# Ex2 - Getting and Knowing your Data

This time we are going to pull data directly from the internet.
Special thanks to: https://github.com/justmarkham for sharing the dataset and materials.

### Step 1. Import the necessary libraries

In [14]:
import pyspark

In [1]:
from pyspark.sql import SparkSession
spark = SparkSession.builder.appName("ex2").getOrCreate()
spark

### Step 2. Import the dataset from this [address](https://raw.githubusercontent.com/justmarkham/DAT8/master/data/chipotle.tsv). 

### Step 3. Assign it to a variable called chipotle.

In [2]:
from pyspark import SparkFiles

In [8]:
# chipo = spark.read.csv(path="https://raw.githubusercontent.com/justmarkham/DAT8/master/data/chipotle.tsv", 
#                        sep='/t')

url = "https://raw.githubusercontent.com/justmarkham/DAT8/master/data/chipotle.tsv"

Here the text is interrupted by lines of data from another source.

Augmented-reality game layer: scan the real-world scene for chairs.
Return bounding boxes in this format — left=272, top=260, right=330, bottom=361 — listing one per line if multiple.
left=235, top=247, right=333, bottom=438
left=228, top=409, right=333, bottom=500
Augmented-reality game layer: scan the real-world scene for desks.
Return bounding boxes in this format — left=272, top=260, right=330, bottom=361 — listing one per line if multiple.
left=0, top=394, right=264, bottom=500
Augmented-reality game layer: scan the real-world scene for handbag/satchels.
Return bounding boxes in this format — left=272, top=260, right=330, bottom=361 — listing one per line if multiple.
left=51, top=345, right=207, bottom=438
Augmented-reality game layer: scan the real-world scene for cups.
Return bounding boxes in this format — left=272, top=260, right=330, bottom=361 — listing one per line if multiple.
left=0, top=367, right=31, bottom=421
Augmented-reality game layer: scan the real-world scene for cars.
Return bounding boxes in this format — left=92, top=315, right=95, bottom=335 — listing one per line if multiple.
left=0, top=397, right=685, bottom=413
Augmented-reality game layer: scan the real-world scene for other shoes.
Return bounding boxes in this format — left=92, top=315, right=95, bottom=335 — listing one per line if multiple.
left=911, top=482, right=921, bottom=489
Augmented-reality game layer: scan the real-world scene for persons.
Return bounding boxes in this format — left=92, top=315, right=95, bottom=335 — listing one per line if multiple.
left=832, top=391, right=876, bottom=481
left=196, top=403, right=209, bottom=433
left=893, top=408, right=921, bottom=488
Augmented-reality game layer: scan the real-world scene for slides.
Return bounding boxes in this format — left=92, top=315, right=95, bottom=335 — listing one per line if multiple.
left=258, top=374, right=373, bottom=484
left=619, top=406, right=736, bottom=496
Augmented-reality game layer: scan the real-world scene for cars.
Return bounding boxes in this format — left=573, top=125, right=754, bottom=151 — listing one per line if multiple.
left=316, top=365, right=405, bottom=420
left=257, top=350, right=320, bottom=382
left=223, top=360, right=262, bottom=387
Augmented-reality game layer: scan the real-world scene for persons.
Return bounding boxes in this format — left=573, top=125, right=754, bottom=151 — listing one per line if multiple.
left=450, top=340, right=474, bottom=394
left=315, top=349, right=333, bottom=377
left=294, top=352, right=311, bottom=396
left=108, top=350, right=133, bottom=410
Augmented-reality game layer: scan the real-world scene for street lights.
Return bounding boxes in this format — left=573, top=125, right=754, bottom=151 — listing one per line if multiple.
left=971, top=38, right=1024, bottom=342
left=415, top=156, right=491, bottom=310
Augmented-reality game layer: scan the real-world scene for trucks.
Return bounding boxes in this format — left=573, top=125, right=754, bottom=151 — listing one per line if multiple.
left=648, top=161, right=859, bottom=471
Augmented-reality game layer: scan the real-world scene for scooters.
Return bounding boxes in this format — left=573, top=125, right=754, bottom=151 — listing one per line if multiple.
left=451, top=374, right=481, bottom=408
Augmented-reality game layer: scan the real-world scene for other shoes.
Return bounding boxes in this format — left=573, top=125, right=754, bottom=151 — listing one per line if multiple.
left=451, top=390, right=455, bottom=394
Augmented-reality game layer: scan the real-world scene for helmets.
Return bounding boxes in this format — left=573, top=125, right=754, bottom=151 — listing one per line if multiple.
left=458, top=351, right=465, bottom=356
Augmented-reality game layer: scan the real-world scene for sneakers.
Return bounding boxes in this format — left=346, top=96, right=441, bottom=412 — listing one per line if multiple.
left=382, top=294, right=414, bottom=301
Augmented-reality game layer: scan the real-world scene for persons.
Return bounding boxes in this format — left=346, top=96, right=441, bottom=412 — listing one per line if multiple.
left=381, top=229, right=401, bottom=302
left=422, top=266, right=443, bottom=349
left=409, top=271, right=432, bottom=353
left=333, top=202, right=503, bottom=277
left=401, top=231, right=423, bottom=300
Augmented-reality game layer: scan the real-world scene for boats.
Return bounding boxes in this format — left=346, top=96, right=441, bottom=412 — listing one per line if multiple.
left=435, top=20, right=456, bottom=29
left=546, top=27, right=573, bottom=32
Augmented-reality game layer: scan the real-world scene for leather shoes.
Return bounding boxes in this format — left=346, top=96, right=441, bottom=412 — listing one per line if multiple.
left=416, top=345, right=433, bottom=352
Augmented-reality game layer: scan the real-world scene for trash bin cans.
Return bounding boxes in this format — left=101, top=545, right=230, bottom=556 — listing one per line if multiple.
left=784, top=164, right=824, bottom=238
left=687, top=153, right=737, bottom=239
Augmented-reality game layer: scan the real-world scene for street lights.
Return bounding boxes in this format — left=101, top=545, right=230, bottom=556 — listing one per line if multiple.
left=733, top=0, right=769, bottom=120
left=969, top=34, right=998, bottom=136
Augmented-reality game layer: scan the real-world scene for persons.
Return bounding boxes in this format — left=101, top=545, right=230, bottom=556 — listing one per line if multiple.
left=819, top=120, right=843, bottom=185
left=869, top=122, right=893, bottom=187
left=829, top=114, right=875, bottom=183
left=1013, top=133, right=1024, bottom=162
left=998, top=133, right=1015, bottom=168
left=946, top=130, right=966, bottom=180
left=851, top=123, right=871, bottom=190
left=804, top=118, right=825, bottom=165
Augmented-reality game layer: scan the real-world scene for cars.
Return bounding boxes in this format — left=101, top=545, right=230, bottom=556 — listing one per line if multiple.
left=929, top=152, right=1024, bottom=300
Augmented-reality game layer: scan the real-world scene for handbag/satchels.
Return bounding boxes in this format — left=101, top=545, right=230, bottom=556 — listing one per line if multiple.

spark.sparkContext.addFile(url)

chipotle = spark.read.csv(SparkFiles.get("chipotle.tsv"), header=True, inferSchema=True, sep='\t')

### Step 4. See the first 10 entries

In [9]:
chipotle.show(10)

+--------+--------+--------------------+--------------------+----------+
|order_id|quantity|           item_name|  choice_description|item_price|
+--------+--------+--------------------+--------------------+----------+
|       1|       1|Chips and Fresh T...|                NULL|    $2.39 |
|       1|       1|                Izze|        [Clementine]|    $3.39 |
|       1|       1|    Nantucket Nectar|             [Apple]|    $3.39 |
|       1|       1|Chips and Tomatil...|                NULL|    $2.39 |
|       2|       2|        Chicken Bowl|[Tomatillo-Red Ch...|   $16.98 |
|       3|       1|        Chicken Bowl|[Fresh Tomato Sal...|   $10.98 |
|       3|       1|       Side of Chips|                NULL|    $1.69 |
|       4|       1|       Steak Burrito|[Tomatillo Red Ch...|   $11.75 |
|       4|       1|    Steak Soft Tacos|[Tomatillo Green ...|    $9.25 |
|       5|       1|       Steak Burrito|[Fresh Tomato Sal...|    $9.25 |
+--------+--------+--------------------+-----------

In [10]:
chipotle.take(2)

[Row(order_id=1, quantity=1, item_name='Chips and Fresh Tomato Salsa', choice_description='NULL', item_price='$2.39 '),
 Row(order_id=1, quantity=1, item_name='Izze', choice_description='[Clementine]', item_price='$3.39 ')]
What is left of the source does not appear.